例1:OA用電磁波防護エプロンの効果:「電磁波を99%カット」

(1)電磁波カットの方法

  エプロンの素材に金属繊維を織り込み、電磁波シールドとしたもの

(2)効果の確認方法

  ・測定対象:エプロン素材の小片

 ・測定法:   直進する電磁波の量だけを測定する測定方法(アドバンテスト法、KEC法)

(3)疑問である理由

  一般にこうした金属化繊維では、電界は低減出来ても、低周波磁界は低減出来ない。

(4)当委員会による確認

   電磁波の低減率がほとんどゼロであった。

(5)解説

  上記測定方法では、素材として相対的な評価は可能ですが、エプロンの形状での効果を測定できない。電磁波は直進だけではなく、縁から回りこむ性質を持っているので、電磁波の回折を考慮した測定を行わなければ実効的な低減率の検証は出来ない。

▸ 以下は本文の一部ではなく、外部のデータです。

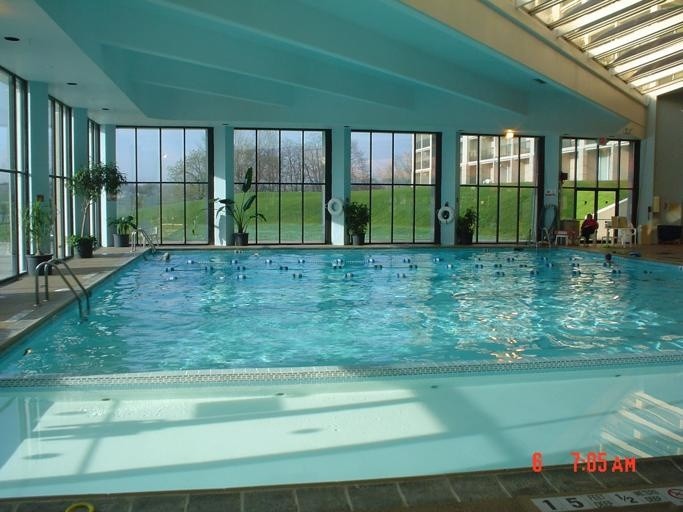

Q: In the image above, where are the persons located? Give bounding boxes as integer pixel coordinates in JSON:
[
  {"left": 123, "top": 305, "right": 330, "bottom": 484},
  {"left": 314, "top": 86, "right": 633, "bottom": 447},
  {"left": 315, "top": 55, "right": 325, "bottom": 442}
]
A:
[
  {"left": 605, "top": 253, "right": 612, "bottom": 267},
  {"left": 577, "top": 214, "right": 599, "bottom": 247}
]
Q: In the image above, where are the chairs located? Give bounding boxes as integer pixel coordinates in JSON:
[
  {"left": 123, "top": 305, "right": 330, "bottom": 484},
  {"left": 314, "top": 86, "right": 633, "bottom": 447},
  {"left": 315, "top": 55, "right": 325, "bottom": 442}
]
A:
[
  {"left": 555, "top": 224, "right": 637, "bottom": 246},
  {"left": 140, "top": 226, "right": 159, "bottom": 247}
]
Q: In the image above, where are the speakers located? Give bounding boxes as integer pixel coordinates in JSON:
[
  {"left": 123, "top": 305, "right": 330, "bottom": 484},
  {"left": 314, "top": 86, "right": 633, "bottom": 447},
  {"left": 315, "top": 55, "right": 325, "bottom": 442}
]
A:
[{"left": 561, "top": 173, "right": 567, "bottom": 180}]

例2:OA用画面フィルタの効果:「電磁波を99%カット」

(1)電磁波カットの方法

 画面フィルタの中に透明な金属成分を埋め込むことにより、電磁波シールドとしたもの

(2)当委員会による確認

  電界の低減効果はみられたが、磁界に対する低減効果は皆無であった。

(3)解説

  電磁波の低減効果としてはエプロンと同じである。また、電磁波はCRT前面からの放射に限定されず、前面だけのシールドでは効果に疑問がある。
 

注:電磁波の周波数と低減効果

 一つの電磁波シールド材料であっても、電磁波の周波数や電界か磁界かによって低減効果は著しく異なります。特に低周波の磁界を低減させる為には、パーマロイといった磁性材料を使用する必要があります。銅やアルミのような金属では、電界は遮へいできても低周波磁界を遮へい出来ません。


例3:波動等による電磁波防護用品

 VDT等に貼ったり身につけていれば、波動等によりVDTからの電磁波による健康影響を無害化できる等とうたっている用品があります。
 これらの用品の多くは「波動測定器」と呼ばれる機器で効果の確認を行っているようです。これらの波動測定器に関しては、1997年11月に開催されたサトルエネルギー学会主催「波動シンポジューム」にて、「装置自体に何ら測定機能の無い」事が明らかにされました。こうした波動測定器だけによる効果の確認には疑問が残ります。